Eloy Vidal

Personal information
- Full name: Eloy Enrique Vidal Coloma
- Date of birth: 26 September 1951
- Place of birth: Valparaíso, Chile
- Date of death: 6 April 2004 (aged 52)
- Place of death: Arica, Chile
- Position(s): Defensive midfielder

Youth career
- Carlos Vial

Senior career*
- Years: Team / Apps / (Gls)
- Rangers
- 1974–1975: Aviación / 33 / (5)
- 1976: Naval / 17 / (0)
- 1977: Rangers
- 1978–1981: Royale Union
- Orange FC
- RRC Etterbeck
- VEM Tombeek

Managerial career
- 2000: Quintero Unido

= Eloy Vidal =

Chilean footballer (1951–2004)

Eloy Enrique Vidal Coloma (26 September 1951 – 6 April 2004), known as Paco Vidal in Belgium, was a Chilean professional footballer. He played as a defensive midfielder for clubs in Chile, Belgium and France.

==Career==
A defensive midfielder, as a youth player, Vidal was with club Carlos Vial of the Asociación Osmán Pérez Freire from his city of birth, Valparaíso, moving after to Rangers de Talca.

In his homeland, he also played for Aviación (1974–75), and Naval (1976) in the top division.
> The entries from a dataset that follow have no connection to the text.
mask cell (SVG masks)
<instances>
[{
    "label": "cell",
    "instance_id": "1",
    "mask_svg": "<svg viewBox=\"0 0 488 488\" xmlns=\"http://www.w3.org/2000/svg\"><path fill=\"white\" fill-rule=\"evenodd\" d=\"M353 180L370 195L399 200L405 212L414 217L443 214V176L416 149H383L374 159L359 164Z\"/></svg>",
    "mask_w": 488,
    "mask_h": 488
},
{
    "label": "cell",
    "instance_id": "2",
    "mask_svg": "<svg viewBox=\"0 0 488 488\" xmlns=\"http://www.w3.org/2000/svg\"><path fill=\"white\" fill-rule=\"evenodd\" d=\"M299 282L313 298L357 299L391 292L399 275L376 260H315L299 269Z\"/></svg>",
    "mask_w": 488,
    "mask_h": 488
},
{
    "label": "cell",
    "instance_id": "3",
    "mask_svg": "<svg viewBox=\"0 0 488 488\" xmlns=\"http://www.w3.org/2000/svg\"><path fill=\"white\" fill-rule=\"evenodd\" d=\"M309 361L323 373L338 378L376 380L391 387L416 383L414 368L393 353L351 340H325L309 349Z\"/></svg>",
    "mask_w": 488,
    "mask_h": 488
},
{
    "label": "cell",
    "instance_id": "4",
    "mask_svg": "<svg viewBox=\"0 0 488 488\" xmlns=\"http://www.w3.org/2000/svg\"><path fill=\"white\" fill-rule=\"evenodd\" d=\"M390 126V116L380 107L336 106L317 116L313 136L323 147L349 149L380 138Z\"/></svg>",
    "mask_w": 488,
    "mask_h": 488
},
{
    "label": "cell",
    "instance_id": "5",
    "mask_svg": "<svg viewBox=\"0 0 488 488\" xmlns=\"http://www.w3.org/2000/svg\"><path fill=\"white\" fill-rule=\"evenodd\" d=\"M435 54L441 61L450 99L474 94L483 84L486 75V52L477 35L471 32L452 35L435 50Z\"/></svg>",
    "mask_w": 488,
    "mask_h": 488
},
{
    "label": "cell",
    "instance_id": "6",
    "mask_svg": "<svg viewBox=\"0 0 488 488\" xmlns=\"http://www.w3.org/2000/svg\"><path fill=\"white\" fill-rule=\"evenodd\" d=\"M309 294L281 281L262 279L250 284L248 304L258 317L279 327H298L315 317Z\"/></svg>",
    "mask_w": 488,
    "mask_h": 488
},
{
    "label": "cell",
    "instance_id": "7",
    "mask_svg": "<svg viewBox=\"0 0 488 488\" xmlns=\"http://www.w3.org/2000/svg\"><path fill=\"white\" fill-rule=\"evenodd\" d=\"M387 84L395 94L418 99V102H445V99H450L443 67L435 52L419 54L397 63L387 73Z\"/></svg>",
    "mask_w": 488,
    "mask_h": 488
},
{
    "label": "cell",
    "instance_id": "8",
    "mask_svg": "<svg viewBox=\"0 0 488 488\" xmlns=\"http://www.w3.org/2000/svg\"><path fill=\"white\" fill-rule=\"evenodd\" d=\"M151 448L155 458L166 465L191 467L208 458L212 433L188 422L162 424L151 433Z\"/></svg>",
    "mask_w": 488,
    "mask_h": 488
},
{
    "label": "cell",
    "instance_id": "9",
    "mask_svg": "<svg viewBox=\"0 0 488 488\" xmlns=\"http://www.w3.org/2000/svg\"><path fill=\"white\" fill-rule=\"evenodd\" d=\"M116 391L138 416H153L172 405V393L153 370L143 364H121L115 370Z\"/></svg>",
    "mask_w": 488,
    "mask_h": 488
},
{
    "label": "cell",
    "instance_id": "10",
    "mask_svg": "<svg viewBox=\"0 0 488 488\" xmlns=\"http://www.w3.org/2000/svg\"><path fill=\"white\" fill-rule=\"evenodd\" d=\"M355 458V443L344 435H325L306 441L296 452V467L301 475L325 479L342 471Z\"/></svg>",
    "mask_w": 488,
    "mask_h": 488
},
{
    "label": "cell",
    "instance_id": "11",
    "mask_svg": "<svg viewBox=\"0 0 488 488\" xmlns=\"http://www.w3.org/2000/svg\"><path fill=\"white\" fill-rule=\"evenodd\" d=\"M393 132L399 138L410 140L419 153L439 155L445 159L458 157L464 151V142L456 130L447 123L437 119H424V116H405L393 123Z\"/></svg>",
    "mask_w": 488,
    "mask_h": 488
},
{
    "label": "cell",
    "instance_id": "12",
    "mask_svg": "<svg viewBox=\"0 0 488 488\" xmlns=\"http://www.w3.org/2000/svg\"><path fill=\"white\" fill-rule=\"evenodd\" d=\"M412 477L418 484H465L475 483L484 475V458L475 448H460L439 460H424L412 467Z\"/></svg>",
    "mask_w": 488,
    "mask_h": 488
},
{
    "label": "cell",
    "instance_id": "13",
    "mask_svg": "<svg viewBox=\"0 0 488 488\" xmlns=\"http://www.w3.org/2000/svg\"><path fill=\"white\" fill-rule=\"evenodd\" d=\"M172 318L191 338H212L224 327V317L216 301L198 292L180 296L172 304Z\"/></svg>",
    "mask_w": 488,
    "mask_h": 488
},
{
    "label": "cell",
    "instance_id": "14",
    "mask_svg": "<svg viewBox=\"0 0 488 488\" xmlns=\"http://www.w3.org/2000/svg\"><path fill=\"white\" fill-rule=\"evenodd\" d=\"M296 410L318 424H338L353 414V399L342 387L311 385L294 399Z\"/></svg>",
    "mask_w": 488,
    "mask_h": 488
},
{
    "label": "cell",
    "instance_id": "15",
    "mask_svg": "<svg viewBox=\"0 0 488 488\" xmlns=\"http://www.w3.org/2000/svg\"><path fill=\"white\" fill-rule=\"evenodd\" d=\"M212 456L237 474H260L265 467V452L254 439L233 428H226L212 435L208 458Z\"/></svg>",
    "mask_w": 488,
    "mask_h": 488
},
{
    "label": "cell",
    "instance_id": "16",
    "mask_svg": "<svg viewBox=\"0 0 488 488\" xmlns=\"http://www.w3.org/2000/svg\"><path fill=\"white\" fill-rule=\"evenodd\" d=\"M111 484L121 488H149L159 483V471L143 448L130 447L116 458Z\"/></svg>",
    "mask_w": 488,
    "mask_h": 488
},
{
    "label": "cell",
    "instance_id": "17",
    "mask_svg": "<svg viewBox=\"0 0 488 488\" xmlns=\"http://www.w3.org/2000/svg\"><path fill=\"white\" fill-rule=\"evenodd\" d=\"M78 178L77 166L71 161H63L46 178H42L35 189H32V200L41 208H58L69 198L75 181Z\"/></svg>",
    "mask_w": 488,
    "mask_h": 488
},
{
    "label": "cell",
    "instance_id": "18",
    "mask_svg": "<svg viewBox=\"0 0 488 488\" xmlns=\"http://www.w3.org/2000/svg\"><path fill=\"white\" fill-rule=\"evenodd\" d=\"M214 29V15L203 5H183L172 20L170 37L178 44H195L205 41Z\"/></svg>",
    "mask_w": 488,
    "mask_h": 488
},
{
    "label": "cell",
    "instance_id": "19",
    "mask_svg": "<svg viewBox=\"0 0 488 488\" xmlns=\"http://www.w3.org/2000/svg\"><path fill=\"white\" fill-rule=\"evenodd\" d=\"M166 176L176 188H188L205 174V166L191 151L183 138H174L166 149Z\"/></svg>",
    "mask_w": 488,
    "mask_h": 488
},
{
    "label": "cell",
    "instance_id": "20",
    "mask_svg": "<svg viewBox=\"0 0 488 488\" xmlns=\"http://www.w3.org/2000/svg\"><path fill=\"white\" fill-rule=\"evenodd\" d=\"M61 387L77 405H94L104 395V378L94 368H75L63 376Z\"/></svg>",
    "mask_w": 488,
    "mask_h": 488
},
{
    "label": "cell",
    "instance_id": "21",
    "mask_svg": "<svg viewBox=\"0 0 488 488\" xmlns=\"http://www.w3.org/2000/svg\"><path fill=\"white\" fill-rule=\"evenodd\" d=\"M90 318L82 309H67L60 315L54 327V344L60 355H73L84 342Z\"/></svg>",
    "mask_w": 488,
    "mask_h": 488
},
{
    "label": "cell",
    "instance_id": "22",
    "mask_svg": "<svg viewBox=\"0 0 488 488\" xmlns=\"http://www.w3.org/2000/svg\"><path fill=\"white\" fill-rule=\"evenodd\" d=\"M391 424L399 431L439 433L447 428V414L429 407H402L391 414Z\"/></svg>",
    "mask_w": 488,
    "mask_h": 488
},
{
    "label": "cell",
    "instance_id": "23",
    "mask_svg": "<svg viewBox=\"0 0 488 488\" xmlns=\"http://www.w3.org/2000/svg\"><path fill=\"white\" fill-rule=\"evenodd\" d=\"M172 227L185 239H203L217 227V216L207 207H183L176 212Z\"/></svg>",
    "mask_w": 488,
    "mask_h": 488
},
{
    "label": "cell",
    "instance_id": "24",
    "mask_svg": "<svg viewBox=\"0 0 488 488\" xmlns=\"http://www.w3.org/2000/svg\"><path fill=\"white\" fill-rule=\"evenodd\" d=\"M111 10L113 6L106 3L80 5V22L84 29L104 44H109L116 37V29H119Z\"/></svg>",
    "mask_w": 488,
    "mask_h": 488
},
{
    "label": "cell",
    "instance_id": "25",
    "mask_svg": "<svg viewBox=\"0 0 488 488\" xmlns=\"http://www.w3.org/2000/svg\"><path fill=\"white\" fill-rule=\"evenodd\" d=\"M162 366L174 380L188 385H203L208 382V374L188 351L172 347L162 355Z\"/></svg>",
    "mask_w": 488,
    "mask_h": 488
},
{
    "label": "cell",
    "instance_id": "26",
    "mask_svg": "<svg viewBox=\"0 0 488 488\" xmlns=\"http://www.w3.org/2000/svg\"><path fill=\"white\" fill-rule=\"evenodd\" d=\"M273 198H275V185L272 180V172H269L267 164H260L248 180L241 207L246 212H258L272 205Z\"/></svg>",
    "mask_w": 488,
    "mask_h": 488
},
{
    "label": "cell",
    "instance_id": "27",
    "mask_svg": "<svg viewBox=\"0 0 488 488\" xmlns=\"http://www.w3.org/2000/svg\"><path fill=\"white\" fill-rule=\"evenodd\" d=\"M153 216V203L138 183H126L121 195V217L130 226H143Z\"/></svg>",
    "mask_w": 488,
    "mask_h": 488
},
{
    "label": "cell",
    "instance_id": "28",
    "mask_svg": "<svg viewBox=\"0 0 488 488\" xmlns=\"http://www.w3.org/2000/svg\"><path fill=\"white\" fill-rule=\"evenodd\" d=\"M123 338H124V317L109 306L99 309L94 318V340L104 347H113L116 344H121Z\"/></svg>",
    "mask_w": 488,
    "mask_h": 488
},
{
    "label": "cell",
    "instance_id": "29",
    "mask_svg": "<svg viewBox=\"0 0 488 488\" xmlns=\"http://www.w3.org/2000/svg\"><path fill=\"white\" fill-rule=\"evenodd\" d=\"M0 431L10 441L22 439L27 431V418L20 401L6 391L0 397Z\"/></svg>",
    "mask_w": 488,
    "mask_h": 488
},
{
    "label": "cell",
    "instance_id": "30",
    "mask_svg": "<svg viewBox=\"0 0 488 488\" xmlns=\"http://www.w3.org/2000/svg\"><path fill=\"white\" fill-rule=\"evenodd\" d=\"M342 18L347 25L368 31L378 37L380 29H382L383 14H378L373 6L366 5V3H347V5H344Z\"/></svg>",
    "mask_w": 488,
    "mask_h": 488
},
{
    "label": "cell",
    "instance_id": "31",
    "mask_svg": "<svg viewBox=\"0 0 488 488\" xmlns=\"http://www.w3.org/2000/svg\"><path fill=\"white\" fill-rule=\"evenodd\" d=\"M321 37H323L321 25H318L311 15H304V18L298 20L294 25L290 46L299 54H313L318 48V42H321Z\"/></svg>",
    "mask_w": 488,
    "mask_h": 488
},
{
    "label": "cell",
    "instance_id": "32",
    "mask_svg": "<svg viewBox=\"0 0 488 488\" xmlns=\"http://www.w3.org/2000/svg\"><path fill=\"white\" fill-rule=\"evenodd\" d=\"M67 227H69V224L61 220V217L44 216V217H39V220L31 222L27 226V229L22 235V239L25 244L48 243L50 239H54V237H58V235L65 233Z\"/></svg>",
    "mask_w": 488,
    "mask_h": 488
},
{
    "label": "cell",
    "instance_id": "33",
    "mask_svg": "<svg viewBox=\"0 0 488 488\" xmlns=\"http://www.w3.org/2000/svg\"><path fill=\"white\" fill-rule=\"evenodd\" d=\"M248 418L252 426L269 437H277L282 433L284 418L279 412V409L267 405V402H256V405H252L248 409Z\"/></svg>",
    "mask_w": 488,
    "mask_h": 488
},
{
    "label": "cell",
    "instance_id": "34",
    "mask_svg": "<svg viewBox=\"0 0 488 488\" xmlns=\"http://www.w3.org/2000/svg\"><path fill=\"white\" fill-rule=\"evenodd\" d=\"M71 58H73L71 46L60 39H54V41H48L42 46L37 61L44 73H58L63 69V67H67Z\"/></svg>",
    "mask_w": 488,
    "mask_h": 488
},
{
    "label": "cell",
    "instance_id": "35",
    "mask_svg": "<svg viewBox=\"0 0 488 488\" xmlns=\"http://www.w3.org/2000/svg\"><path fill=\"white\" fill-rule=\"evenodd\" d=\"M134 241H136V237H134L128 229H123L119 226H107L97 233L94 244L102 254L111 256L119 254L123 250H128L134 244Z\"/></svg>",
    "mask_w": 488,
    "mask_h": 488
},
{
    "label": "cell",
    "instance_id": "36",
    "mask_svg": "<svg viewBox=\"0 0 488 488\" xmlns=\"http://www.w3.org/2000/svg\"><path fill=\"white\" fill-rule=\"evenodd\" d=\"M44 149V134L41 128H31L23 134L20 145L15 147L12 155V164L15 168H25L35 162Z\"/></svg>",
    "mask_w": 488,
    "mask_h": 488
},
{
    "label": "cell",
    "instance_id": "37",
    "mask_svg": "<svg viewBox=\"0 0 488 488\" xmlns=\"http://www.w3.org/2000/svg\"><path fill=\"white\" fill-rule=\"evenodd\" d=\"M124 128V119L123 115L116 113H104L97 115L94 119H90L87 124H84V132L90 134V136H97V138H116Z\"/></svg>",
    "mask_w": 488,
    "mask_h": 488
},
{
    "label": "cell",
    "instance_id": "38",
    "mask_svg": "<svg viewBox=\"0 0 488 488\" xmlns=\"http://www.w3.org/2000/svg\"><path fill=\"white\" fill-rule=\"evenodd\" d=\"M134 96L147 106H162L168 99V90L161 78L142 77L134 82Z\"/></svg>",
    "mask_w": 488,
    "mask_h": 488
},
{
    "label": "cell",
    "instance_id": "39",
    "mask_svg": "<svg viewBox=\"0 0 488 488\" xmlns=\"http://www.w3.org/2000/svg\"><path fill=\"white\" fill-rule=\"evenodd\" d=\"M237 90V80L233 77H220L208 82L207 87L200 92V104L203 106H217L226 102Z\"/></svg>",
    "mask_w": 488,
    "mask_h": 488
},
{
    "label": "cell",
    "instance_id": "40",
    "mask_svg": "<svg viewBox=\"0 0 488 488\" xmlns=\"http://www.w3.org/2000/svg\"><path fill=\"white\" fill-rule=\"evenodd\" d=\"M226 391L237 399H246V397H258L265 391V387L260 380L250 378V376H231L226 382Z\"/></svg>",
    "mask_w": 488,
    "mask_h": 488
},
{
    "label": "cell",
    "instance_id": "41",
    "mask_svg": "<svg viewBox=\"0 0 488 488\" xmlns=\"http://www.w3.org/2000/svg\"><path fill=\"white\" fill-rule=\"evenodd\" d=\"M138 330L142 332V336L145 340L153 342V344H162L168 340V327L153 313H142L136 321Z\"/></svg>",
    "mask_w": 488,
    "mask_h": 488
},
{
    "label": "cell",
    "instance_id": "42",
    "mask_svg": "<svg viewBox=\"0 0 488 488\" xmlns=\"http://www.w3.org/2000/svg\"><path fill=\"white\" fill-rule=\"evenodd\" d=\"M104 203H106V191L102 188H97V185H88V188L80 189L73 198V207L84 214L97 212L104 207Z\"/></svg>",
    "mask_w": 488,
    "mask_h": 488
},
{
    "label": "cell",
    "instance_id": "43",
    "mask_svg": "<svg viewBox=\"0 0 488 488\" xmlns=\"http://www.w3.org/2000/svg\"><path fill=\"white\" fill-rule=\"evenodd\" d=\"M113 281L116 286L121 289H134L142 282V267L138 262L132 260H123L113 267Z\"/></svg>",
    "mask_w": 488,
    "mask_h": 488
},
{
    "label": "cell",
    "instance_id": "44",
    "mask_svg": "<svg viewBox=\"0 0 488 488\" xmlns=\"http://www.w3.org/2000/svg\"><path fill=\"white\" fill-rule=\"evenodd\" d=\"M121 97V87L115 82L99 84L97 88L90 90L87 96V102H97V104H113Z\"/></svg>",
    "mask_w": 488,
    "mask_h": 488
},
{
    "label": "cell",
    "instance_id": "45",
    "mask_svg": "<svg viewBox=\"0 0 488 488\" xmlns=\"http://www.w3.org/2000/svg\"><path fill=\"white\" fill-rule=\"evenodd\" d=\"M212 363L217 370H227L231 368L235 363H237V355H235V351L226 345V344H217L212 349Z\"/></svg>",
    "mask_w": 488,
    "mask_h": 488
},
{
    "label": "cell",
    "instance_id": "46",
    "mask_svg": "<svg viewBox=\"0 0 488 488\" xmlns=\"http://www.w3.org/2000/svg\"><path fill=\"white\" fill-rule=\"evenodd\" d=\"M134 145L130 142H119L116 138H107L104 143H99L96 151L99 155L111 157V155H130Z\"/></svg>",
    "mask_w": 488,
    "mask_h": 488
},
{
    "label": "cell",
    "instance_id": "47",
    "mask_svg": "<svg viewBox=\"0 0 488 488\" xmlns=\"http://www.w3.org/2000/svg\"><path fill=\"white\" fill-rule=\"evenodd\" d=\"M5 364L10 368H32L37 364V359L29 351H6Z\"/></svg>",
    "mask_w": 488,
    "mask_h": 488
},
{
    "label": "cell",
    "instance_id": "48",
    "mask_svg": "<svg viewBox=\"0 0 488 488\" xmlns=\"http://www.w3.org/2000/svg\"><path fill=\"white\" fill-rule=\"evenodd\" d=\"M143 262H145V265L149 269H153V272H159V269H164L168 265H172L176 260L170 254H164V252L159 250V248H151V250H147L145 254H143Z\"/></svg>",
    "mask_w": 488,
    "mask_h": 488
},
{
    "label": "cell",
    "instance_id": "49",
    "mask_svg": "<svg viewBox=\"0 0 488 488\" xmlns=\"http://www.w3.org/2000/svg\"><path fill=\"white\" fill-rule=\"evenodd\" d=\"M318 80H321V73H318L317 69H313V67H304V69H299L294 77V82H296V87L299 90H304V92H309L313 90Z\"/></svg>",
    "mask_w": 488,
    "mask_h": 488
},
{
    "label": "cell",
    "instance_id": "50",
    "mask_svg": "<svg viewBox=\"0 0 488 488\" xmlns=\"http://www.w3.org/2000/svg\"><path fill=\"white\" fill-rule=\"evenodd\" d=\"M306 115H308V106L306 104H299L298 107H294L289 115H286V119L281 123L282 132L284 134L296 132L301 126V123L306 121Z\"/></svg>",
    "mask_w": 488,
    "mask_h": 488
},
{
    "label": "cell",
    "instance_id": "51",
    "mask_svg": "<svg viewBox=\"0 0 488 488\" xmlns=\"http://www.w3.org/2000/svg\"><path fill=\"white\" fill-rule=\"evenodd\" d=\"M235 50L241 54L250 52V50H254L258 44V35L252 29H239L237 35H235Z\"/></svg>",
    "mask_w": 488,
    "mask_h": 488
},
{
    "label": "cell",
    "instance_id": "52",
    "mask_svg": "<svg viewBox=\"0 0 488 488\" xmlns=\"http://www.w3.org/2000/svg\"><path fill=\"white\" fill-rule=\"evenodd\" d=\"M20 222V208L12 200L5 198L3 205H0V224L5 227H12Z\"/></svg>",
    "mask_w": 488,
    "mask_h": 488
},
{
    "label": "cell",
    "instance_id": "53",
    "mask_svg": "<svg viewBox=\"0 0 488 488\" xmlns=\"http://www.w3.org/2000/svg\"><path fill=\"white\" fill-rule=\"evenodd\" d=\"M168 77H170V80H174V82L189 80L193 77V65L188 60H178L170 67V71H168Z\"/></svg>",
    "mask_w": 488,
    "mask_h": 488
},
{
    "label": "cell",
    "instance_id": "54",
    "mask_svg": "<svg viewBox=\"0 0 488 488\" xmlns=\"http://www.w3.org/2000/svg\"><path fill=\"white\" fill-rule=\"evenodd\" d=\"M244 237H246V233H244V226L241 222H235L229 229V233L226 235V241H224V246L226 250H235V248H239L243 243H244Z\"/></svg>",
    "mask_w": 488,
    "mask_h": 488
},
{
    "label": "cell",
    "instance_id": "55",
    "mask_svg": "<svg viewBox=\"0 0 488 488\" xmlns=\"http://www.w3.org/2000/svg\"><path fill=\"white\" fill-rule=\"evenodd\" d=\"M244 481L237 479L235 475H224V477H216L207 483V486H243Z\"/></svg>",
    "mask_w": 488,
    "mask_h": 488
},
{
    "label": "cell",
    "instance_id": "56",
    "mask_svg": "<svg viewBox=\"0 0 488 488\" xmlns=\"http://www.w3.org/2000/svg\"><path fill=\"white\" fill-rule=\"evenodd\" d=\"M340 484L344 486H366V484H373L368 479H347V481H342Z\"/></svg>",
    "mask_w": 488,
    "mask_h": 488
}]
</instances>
With Rangers in the second division, they got promotion to the 1978 Primera División de Chile, after being the runner-up in the 1977 Segunda División de Chile.

In 1978 he emigrated to Europe and joined Royale Union in the Belgian second level for fourteen thousand dollars. In that club, he stood out playing alongside the Luxembourgian Paul Philipp.

His last clubs were Orange FC in France and both RRC Etterbeck and VEM Tombeek in Belgium.

==Post-retirement==
He graduated as a football manager in Belgium, returned to Chile at the end of the 1990s and had a stint as coach of Quintero Unido in the Chilean fourth level in the 2000 season.

In his last years, he coached amateur teams in Arica such as Esmeralda, Emelnor and the team of former footballers of Santiago Wanderers who lived in that city. At the same time, he performed as player for clubs such as Adsubliata and Asoagro.

==Personal life==
In Belgium, he was known as Paco Vidal.

In Valparaíso, before emigrating to Belgium, he was in a love relationship with Patricia Lazo Pinochet, with whom he had two children, Carolina and Christopher.

In Belgium, he married a Belgian citizen. After separating from her, he fell into a depression and alcoholism, became a homeless person in Arica, having previously lived along with his aunt Egea Vidal, and suffered cirrhosis.

He died in Arica due to a bronchopneumonia. His body was found inside a car where he used to stay overnight and preserved photos of his Belgian wife and letters for her.